I reached a benchmark of sorts in my English Roundhand practice the other day- I used up a whole pad of paper! I’ve been using a Rhodia graph paper pad, pulling out each perforated sheet to dry as I fill it up with wet, inky writing. That’s 80 sheets of principal strokes, letters, minums, words, and model sentences. I’ve done a good deal of practice on other papers too, but still there was something especially satisfying about pulling off that last sheet of paper and adding it to the stack of completed pages.
I used the last 20 pages or so of this pad faster and faster as I worked on minums in earnest and then moved on to real actual words in sentences! In the Young Clerk’s Assistant, George Bickham helpfully includes moral maxims starting with each letter of the alphabet for the learner to practice. There’s also a page of sentences which manage to include every letter of the alphabet and a moral message- “The quick brown fox jumps over the lazy dog” just isn’t high-minded enough for Bickham!
After I wrote out enough aphorisms to cover the whole alphabet, I felt very much like Mary Bennet in Pride and Prejudice. “Beauty’s a fair but fading flower,” I announced to my husband, “Indolence is an inlet to every vice.” He answered in the best way possible: “You have delighted us long enough.”
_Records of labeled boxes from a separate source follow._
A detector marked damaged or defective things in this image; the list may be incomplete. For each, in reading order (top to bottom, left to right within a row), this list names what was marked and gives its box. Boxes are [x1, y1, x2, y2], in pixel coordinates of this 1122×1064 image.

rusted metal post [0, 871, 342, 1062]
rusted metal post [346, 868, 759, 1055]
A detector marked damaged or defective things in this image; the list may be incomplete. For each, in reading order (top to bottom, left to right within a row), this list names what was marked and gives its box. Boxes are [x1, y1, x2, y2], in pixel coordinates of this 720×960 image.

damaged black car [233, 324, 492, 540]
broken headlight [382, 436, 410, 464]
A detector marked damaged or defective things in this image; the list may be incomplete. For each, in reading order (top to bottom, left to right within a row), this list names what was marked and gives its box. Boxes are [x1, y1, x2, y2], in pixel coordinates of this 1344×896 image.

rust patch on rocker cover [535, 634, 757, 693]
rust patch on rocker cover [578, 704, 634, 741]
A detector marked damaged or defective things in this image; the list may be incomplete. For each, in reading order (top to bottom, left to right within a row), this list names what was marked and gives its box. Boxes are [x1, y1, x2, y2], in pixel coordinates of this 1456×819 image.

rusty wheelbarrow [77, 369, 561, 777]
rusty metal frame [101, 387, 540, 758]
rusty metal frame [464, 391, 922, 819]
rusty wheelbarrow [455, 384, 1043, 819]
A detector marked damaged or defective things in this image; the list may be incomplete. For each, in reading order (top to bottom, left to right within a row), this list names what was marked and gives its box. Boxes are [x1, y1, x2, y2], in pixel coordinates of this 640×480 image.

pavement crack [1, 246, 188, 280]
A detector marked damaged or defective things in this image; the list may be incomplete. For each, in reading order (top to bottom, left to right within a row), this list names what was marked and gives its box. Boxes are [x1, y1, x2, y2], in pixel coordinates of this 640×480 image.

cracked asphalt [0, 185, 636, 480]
If I get bored of the moral maxims in Bickham’s book, there are many alternatives. Other instructional books print alphabetical lists of “copies” for handwriting practice, even if they don’t have Bickham’s engraved plates to model how the writing should look. John Jenkins’ 1813 Art of Writing has four pages full of “Exercises for Writing in Single Lines,” so students have a choice of sentiments for each letter of the alphabet. The Young Man’s Best Companion or Self Instructor provides two lofty sentiments for each letter, but also conveniently adds a selection of “Short lines for Text Hand,” similarly righteous. The first of these, “Abandon whatsoever is ill,” sounds like a first draft of the phrase Michael Hayes copied over and over in his borrowed book: Abandon every sin. Perhaps Michael’s writing master had a book like one of these, full of alphabetical mottos.
I have a fresh new pad to fill with all these practice texts, and a sheaf of freshly cut quill pens. Someday soon I’ll be ready to write my school piece!